Текст для чтения:
⟨

Этот словарь подтверждает, что слово постоянно. Он заявляет, что значения слов основаны на других словах. Он предполагает, что все слова вместе образуют взаимосвязанную структуру — именно взаимосвязанную, потому что одни слова определены с помощью других. Об этом невозможно было говорить во времена господства устной культуры, когда язык был едва виден. Только когда появление печати (и словаря) подняло язык на поверхность, когда он стал объектом тщательного изучения, появилось ощущение, что значение слова независимо и даже директивно. Слова стали рассматриваться как слова, представляющие другие слова, а не только предметы. В XX веке, с развитием логики, эта директивность стала проблемой. “В рассуждениях, касающихся языка, я уже вынужден был прибегать к полному (а не к какому-то предварительному, подготовительному) языку”, — жаловался Людвиг Витгенштейн. Тремя столетиями раньше с тем же затруднением столкнулся и Ньютон, только теперь ситуация была сложнее, потому что Ньютон искал слова для описания законов природы, а Витгенштейну нужны были слова для определения слов: “Говоря о языке (слове, предложении и т.д.), я должен говорить о повседневном языке. Не слишком ли груб, материален этот язык для выражения того, что мы хотим сказать?” Именно так все и было, но язык находится в постоянном развитии.

⟩

Собранные сведения:

⟨

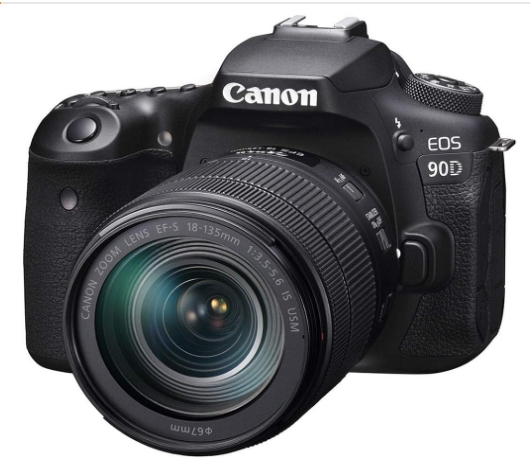 Canon DSLR Camera [EOS 90D] with 18-135 is USM Lens | Built-in Wi-Fi, Bluetooth, DIGIC 8 Image Processor, 4K Video, Dual Pixel CMOS AF, and 3.0 Inch Vari-Angle Touch LCD Screen, Black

⟩

Список заданий:
a) Кто, согласно тексту для чтения, жаловался, что в рассуждениях о языке вынужден прибегать к полному языку?
b) Пожалуйста, продолжите текст для чтения после его последнего предложения.
Этот материал взят из другого источника.

Ответы к упражнению:
a) Людвиг Витгенштейн.

b)
В 1900 году Джеймс Мюррей говорил о языке как о книге: “Словарь английского языка, как и английская Конституция, создан не одним человеком и не в какое-то конкретное время, он развивался медленно и рос веками”. Первый выпуск того, что потом стало “Оксфордским словарем английского языка”, был одной из самых больших книг, когда-либо издававшихся. “Новый английский словарь, основанный на исторических принципах”, 414 825 слов в десяти тяжелых томах, был представлен королю Георгу V и президенту США Калвину Кулиджу в 1928 году. Работа заняла десятилетия, сам Мюррей к этому моменту уже умер. А словарь считали устаревшим даже до того, как он вышел из типографии. Последовало несколько дополнений, но второе издание появилось лишь в 1989 году — 20 томов, 22 тыс. страниц, 62,5 кг. Третье издание отличается от первых двух: оно не имеет веса, потому что существует в цифровой реальности. Возможно, для создания словаря больше никогда не понадобится бумага и чернила. С 2000 года результаты переработки по частям ежеквартально появляются в Сети, и каждый раз они включают несколько тысяч переработанных вхождений и сотни новых слов.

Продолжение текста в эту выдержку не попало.